Sprecher des Innen- und Justizministeriums bestätigten, dass es im Jahr 2013 zwei Fluchtversuche gab. Die Männer hätten die Fußfesseln aber nicht wegen möglicher salafistischer Aktivitäten tragen müssen. Einer von ihnen sei gefasst worden.

Bei dem anderen Mann gibt es nach dem hr-Bericht Hinweise, dass er sich der Terrormiliz Islamischer Staat (IS) in Syrien angeschlossen hat. Die Fessel sei dem Mann wegen eines angeblich gebrochenen Fußes entfernt worden, bei der medizinischen Untersuchung sei ihm die Flucht gelungen. Der zweite Mann habe eine sogenannte kleine Fußfessel getragen, die keine lückenlose Überwachung gewährleiste. Er sei später wieder gefasst worden. Erst im Oktober war bekanntgeworden, dass in diesem Jahr ein radikaler Islamist aus Offenbach trotz kleiner Fußfessel in Richtung Syrien ausreisen konnte. Die Ministerien bestätigten die Informationen des Senders zum religiösen Hintergrund der Männer nicht.

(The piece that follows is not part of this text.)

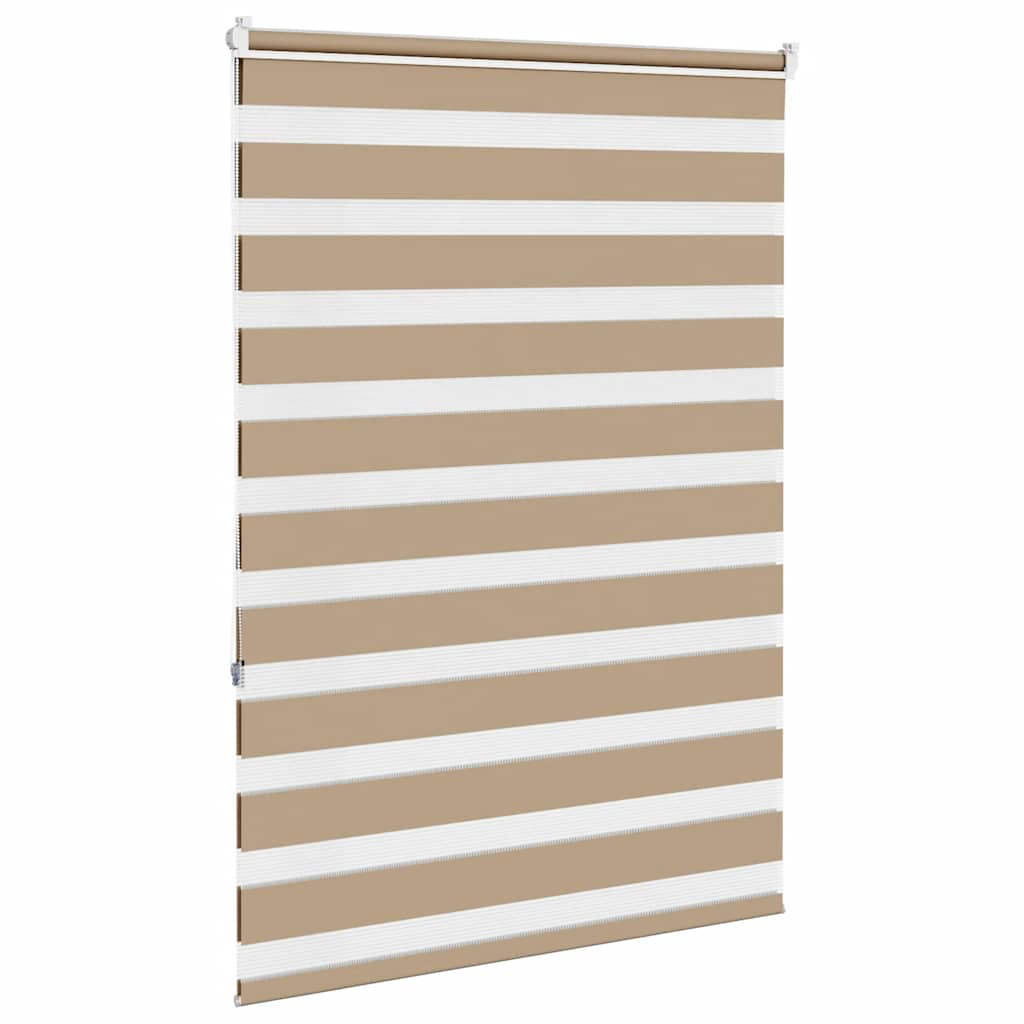 Zebra Blind Sand Brown 95x150 cm Fabric Width 90.9 cm Polyester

Bei den beiden Fällen im vergangenen Jahr hätten die Straftäter eine kleine elektronische Fußfessel getragen, die keine GPS-Überwachung gewährleiste.

Der parlamentarische Geschäftsführer der SPD-Landtagsfraktion, Günter Rudolph, bezeichnete die neuen Fälle als „äußerst erklärungsbedürftig“. Innenminister Peter Beuth (CDU) habe jüngst im Innenausschuss behauptet, „dass die zuständigen Gremien des Landtags über derartige Fälle informiert werden und wurden“. Rudolph fordert eine bessere Vernetzung von Sicherheitsbehörden und Justiz.